There's no terribly good reason why I never sent in this short text about 127 Hours, which was originally intended for the Daily Notebook. I wrote it in December of 2010 and intended to significantly expand it later, but never wrote another draft.
***
A thought comes together about a film seen several weeks ago: if Danny Boyle didn't think that a man pinned under a rock was very interesting, he shouldn't have made a movie about it. Directors make problems for themselves (one definition of directing: the fabrication of obstacles), and the one Boyle keeps trying to solve in 127 Hours is how to make the Aron Ralston story "exciting" when it's obvious that it's a little too uneventful for his skittish brain. Somewhere in there is the buzzing germ of a good 65-minute movie, but it has been drowned in overbearing sticky sap, as though Boyle can't bear the indemnity of actually having made a movie that was only about a man trapped under a rock (which is, frankly, a pretty good plot) and must instead cheat, cheat, cheat at every available opportunity. With his arm crushed between a canyon wall and a boulder, James Franco escapes the dusty reality of his situation and re-experiences his life as a block of bad MTV videos circa 1996 while thinking of name-brand items (we all know the cinema's a marketplace, but—seriously—has there been another movie in recent years so goddamn molded up with product placements?). Dream sequence upon dream sequence harden into impenetrable authorial amber, until Franco's performance and the boulder are barely visible.
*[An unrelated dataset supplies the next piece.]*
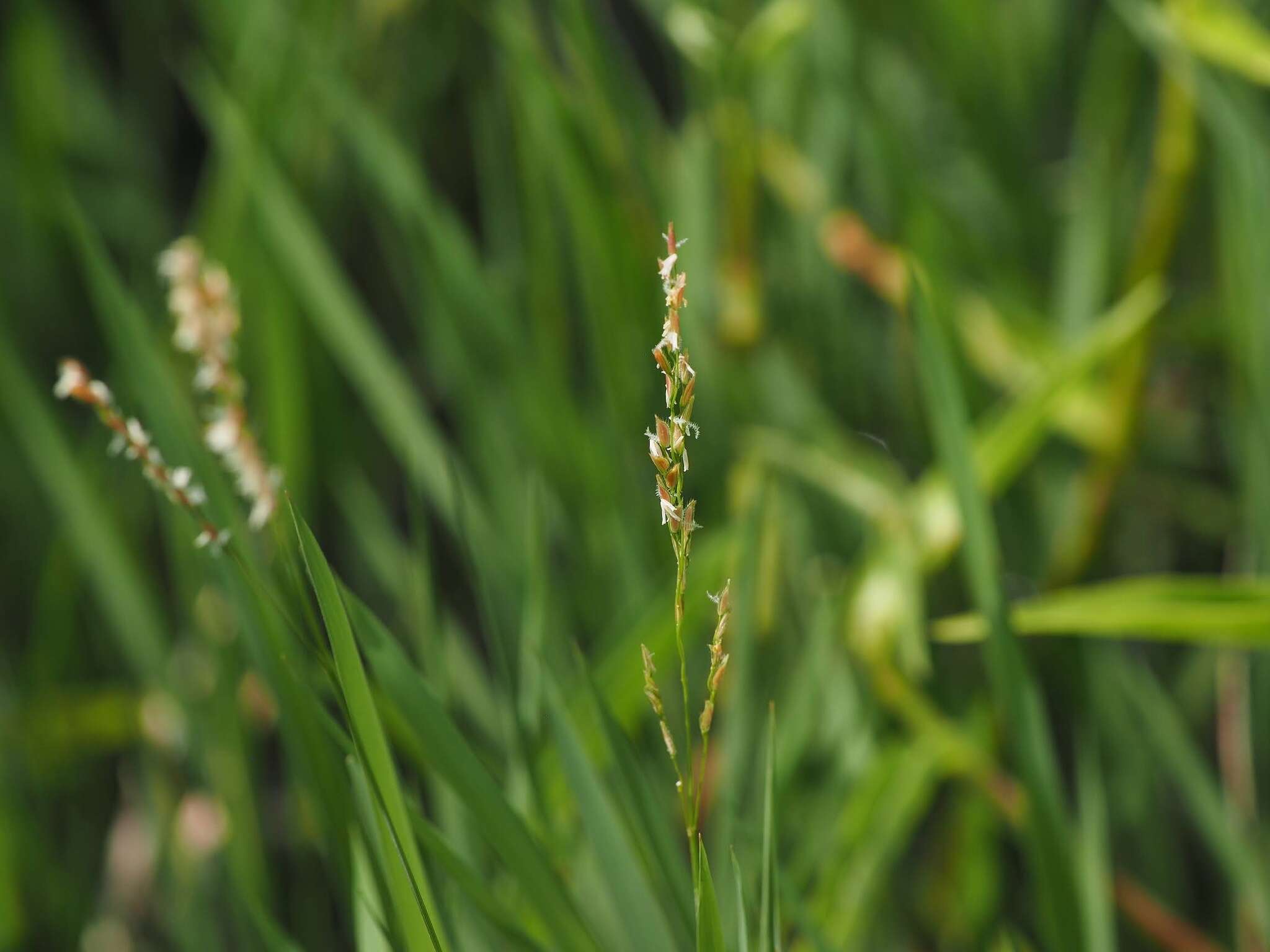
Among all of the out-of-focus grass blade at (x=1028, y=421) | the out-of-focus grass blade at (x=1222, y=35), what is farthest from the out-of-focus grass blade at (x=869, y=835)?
the out-of-focus grass blade at (x=1222, y=35)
Boyle's big dumb artwork springs from a mindset that sees form as an escape from content, plot as the characters' escape from a situation (see: every one of his films) and cinema itself as an escape from reality, as opposed to a burrowing-in. At the very least, he should be commended on his nearly-impermeable consistency. His ugly, affable collage-style sometimes extends into head-slappingly literal metaphoric activities: no one is more prone to having his characters run away, or is, admittedly, better at directing scenes of people running (127 Hours being the exception: Franco’s final limp jog combines the hammy sprints of 28 Days Later with a pronounced nostalgia for the Surge commercials of yesteryear).
Like a lot of smart people, Boyle has convinced himself that movies really are an escape, instead of merely appearing / pretending to be (the most escapist fare tends to also serve as a nightmare ride into the subconscious insecurities and prejudices of the audience for which it offers “escape”). The best stretches in his body of work remain Sunshine (up until the ending) and the first half-hour of The Beach; that both examples come from the earlier parts of the films speaks of another Boyle problem: his inability to end a movie. A cinema of perpetual escape eventually collapses in on itself, leaving only a dull, stylish void.
3 comments:
Ignaty I agree 100%. I just didn't feel like we as the viewser were that much invested in caring about Aron Ralston. So if you weren't invested in this charaactor you really shouldn't like this movie. I like some of Danny Boyles other movies like Slumdog Millionare and 28 Days later but, not this one. I liked James Franco though but wished there were more here for him to do withthis charactor.
Dan Skip Allen
Would that somebody like Sokurov had made this film instead. A visionary formalist unafraid of stasis, silence and dread.
I'm so glad to read that I'm not alone in my dislike of the film. It's been getting rave reviews from virtually everyone but I couldn't understand why would anyone with such an obvious lack of interest would busy themselves with the topic. A complete cop-out of a film and Franco's performance was over the top as well.